County to get $76k from old Chuquatonchee fund

 Chancery Court Clerk Amy Berry discusses the Chuquatonchee Creek money with Supervisor R.B. Davis while Board President Lynn Horton looks on.
Staff Writer

Clay County is getting a $76,000 windfall from the close out of a 26-year-old drainage district, but the money can only be used on Chuquatonchee Creek.

Supervisors Thursday signed off on a court order returning $344,000, minus $6,500 in legal and accounting fees, to Chickasaw and Clay counties. Chickasaw gets the lion's share at 77.48 percent, but Clay supervisors were happy to get any money.

Clay County's share is $76,005, board attorney Angela Turner Ford said.

"We'll take whatever we can get. Just bring it home and then we'll figure out how to divide it up," said District 3 Supervisor R.B. Davis, who, along with District 4 Supervisor Shelton Deanes will have most access to the funds because the creek runs through their districts on its way to Tibbee Creek.

The money has to be used for channel improvements in the creek or on roads and bridges going over the creek.

Deanes noted he already has some ideas in the Brand-Una area where large trees have fallen into the creek.

The money stems from a long-forgotten federal flood-control project that started 55 years ago and was shut down in 1992, leaving the money sitting in limbo.

In January, Clay and Chickasaw supervisors approved resolutions closing out the fund and asked the Legislature to give them permission to disburse the money.

Chuquatonchee Creek runs from Chickasaw County south into Clay County near the Monroe County line and crosses Highway 50 just west of West Point and empties into Tibbee Creek southwest of the city.

According to former Chickasaw County Chancery Court Clerk David Thomas, who has been treasurer for the program since 1992, the district was formed in 1958 to address flooding problems along the creek. A watershed work plan was approved in 1962 and in 1963, a contract was signed with the U.S. Department of Agriculture.

From 1968 to 1989, 14 flood structures were completed to maintain the channel and protect properties along the route. In 1970, a drainage tax was imposed on property owners who benefited from the work by having their land not flood.
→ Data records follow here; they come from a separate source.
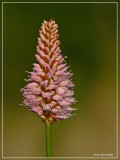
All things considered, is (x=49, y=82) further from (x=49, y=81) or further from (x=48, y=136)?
(x=48, y=136)

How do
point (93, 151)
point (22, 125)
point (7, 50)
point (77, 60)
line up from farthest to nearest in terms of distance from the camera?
point (77, 60) → point (7, 50) → point (22, 125) → point (93, 151)

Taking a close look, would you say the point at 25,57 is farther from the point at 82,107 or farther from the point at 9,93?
the point at 82,107

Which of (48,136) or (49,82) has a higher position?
(49,82)

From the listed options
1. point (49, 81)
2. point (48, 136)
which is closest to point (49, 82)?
point (49, 81)

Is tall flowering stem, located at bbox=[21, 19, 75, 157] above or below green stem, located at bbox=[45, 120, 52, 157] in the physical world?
above

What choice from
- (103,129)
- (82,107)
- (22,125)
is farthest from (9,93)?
(103,129)

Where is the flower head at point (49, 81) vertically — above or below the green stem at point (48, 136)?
above
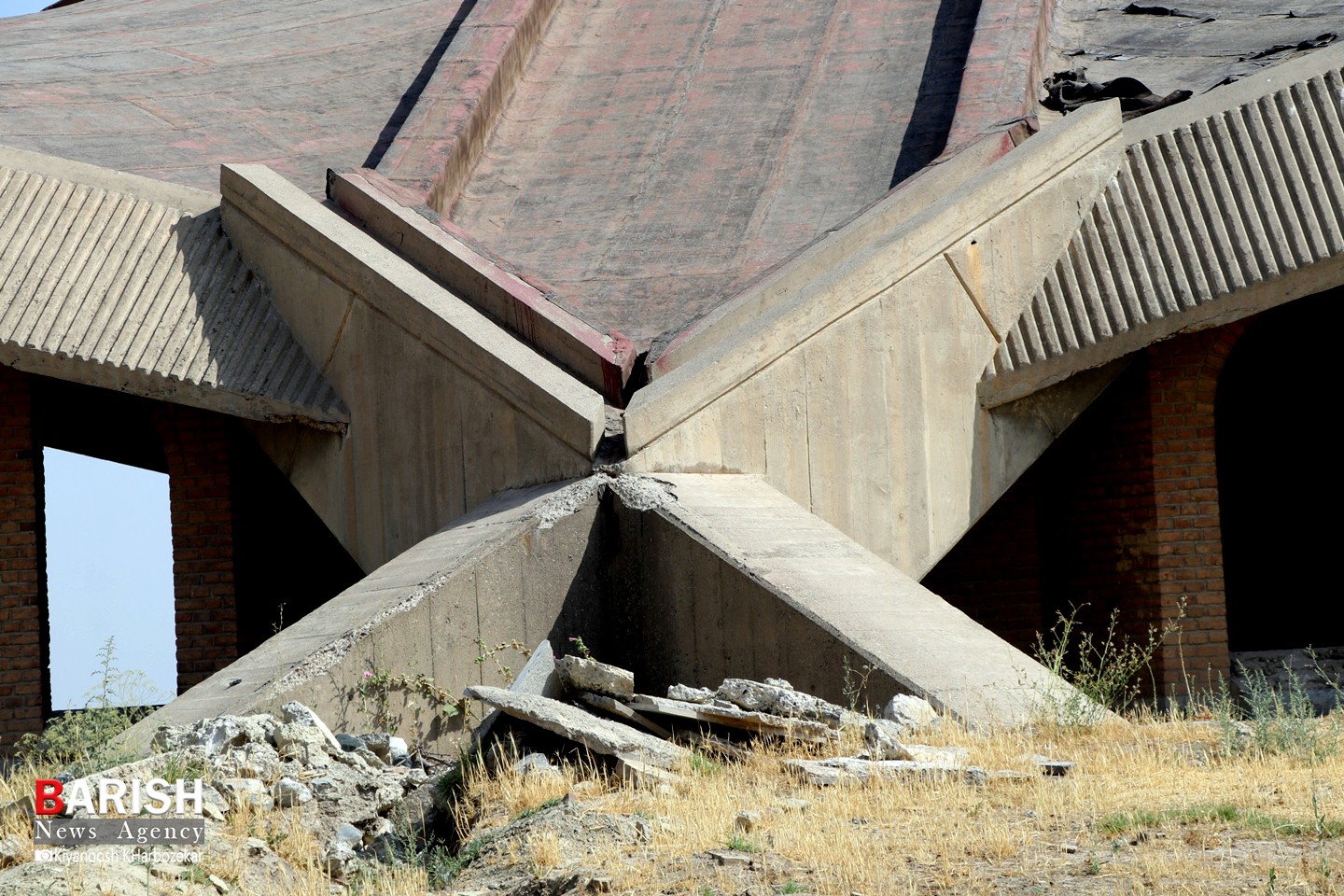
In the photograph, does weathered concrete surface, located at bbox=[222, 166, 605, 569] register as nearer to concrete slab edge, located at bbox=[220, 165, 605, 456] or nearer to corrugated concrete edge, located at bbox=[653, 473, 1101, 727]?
concrete slab edge, located at bbox=[220, 165, 605, 456]

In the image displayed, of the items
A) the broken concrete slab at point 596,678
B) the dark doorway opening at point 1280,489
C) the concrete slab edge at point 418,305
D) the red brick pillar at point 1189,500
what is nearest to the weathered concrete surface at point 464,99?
the concrete slab edge at point 418,305

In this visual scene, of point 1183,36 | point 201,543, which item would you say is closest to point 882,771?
point 201,543

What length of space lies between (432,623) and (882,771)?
243cm

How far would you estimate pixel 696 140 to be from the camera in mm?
11492

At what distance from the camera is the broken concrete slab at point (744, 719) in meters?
5.86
In March 1993, the Corps of Engineers terminated the project because of water quality issues and engineering problems with the channelization, according to documents provided by Thomas.

The drainage tax was designed to repay a loan from Farmers Home Administration. The tax was discontinued in 1997.

A certificate of deposit was set up in 1971 to have a surplus fund for the district and by the time Thomas took over as treasurer in 1992, the CD was worth $192,504. It has grown to $344,000 with interest.

In the eight years after the flood control project was decertified in 1993, a variety of meetings were held with state and federal agencies trying to resolve financial issues, damages and other concerns. Finally, in early 2001, the federal government made a $13 million settlement with the district. Land owners and their heirs started getting payments in late 2001.

All the drainage taxes collected from 1970 to 1997 were refunded with interest. Almost $28,000 where heirs could not be located was turned over to the state Unclaimed Funds Division in July 2015.